Era el cuarto pilar de su poder, convertido en práctica usual. Por eso, cuando el 18 de abril, se congregó un grupo de estudiantes y ancianos, las habituales turbas paramilitares atacaron a los manifestantes. Pero tanto va el cántaro a la fuente que al final se rompe. Ese día la gota rebosó el vaso. Los estudiantes resistieron varias horas sin dispersarse y las redes sociales multiplicaron esas imágenes de violencia y resistencia. A la persistencia de los estudiantes, se opuso más fuerza, esta vez literalmente bruta.

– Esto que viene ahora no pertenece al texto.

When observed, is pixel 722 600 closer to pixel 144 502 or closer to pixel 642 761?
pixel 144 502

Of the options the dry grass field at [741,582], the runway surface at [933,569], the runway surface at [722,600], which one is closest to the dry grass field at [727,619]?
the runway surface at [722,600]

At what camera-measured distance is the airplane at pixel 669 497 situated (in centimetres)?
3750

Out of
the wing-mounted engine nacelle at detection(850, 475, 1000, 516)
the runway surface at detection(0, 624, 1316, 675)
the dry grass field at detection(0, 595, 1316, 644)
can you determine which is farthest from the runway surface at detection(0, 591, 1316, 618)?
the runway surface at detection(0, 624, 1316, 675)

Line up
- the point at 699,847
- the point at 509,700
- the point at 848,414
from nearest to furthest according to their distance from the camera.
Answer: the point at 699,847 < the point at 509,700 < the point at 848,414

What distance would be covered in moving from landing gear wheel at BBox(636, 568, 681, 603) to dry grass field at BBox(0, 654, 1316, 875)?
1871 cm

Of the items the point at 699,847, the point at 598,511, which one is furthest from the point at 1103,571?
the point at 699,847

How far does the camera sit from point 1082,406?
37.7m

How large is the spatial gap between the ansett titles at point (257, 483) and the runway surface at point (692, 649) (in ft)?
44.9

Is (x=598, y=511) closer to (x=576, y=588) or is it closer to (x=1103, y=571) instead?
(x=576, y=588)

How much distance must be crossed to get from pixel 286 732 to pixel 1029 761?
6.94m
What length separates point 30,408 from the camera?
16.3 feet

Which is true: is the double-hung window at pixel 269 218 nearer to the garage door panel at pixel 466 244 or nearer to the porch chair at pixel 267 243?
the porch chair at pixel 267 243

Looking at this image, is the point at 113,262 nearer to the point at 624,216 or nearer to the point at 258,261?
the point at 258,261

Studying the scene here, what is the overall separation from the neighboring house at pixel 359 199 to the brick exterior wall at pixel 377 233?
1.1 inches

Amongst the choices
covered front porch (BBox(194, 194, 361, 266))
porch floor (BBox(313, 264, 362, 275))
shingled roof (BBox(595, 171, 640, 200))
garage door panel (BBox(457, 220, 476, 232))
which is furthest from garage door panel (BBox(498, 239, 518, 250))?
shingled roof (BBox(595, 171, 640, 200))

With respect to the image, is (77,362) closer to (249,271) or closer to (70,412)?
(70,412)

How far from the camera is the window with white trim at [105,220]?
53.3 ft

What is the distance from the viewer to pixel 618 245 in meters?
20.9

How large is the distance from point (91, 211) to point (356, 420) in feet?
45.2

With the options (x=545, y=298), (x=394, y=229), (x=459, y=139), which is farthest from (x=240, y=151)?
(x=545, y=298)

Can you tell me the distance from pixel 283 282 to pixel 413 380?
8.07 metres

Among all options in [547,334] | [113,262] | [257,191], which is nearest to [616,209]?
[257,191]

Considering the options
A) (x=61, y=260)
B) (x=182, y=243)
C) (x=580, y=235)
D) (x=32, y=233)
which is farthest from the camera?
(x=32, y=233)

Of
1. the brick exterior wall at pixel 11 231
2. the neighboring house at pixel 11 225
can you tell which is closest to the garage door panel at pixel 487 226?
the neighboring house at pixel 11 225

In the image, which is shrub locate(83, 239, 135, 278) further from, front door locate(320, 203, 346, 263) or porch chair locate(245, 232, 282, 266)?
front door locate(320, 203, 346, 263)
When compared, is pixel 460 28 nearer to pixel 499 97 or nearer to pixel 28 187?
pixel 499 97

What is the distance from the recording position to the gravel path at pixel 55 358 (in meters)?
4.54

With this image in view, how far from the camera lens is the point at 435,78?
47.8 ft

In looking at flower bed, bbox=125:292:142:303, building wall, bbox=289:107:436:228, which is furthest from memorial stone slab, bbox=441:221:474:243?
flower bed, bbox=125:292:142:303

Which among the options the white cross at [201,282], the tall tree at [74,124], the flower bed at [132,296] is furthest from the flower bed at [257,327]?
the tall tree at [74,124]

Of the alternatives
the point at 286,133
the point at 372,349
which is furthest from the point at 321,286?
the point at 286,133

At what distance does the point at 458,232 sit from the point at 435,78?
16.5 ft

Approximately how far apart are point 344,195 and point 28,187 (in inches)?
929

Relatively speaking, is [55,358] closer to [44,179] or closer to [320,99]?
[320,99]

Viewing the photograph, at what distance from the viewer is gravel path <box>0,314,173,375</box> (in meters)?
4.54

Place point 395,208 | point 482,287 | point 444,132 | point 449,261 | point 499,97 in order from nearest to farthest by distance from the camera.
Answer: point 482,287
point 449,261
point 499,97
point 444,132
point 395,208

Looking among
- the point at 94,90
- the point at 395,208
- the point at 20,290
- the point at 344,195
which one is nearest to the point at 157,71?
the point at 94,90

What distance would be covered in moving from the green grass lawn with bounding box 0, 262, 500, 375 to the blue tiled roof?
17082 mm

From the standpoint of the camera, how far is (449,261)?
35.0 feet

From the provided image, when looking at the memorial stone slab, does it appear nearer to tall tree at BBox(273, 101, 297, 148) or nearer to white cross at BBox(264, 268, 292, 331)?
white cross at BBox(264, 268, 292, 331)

Sin miedo. En todo el país se replicaron las protestas. El miedo se perdió y ahí cayó el primer bastión. Por eso, el sentido político más profundo de las protestas lo resumió muy acertadamente Carlos Chamorro, al señalar que el régimen de Ortega perdió el monopolio del control de los espacios públicos.

¿Está tan lejos Ortega de quien él mismo había sido, que no pudo reconocer en ese instante la necesidad de un golpe de timón? Se sabe que el poder corrompe, menos conocido es que también entorpece. La arrogancia hace perder los reflejos más elementales de raciocinio. Cuando el tirano quiso pasar el aprieto llamando al diálogo, su ofuscación fue tal que no resistió la tentación de insultar a los estudiantes que lo habían obligado a dar marcha atrás. El poder también envilece. Al tiempo que Ortega llamaba a la paz, no tuvo empacho en ordenar todavía más violencia. La mayor cantidad de muertos y heridos ocurrió después de los llamados a la conciliación.

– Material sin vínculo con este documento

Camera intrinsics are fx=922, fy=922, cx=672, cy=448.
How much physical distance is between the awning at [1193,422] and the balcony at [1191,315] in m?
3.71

Eso terminó de sepultar la escasa credibilidad que pudo haber tenido en algunos sectores ingenuos. El poder, además, ciega. El régimen de Ortega ha perdido una mirada objetiva de la realidad. No es capaz de reconocer su propia agonía y esa ceguera le quita la flexibilidad necesaria para salvar al régimen de un final catastrófico. Se pospone así el inicio real de una fase pacífica de transición a la democracia. No sé desde hace cuánto, tal vez desde toda su historia, Nicaragua vive un parto interminable hacia su democracia. Pero algo debería haber sido aprendido ya: la fuerza de las armas solo trae nuevos tiranos.

Viene inevitable alguna forma de diálogo y negociación. Buitres y palomas compiten por capitalizar la autenticidad de este movimiento. La espontaneidad de la protesta estudiantil es, al mismo tiempo, su fuerza y su debilidad. No posee un liderazgo claro que le represente con legitimidad en el diálogo, ni le ofrezca brújula a su claro sentido de propósito democrático y libertario.

Las bases institucionales, el sistema de comunicación y las alianzas del régimen siguen básicamente intactas. Pero una grieta se abrió en el valiente corazón de ese sufrido pueblo y los tiranos tiemblan cuando los pueblos pierden el miedo.

 La autora es catedrática de la UNED.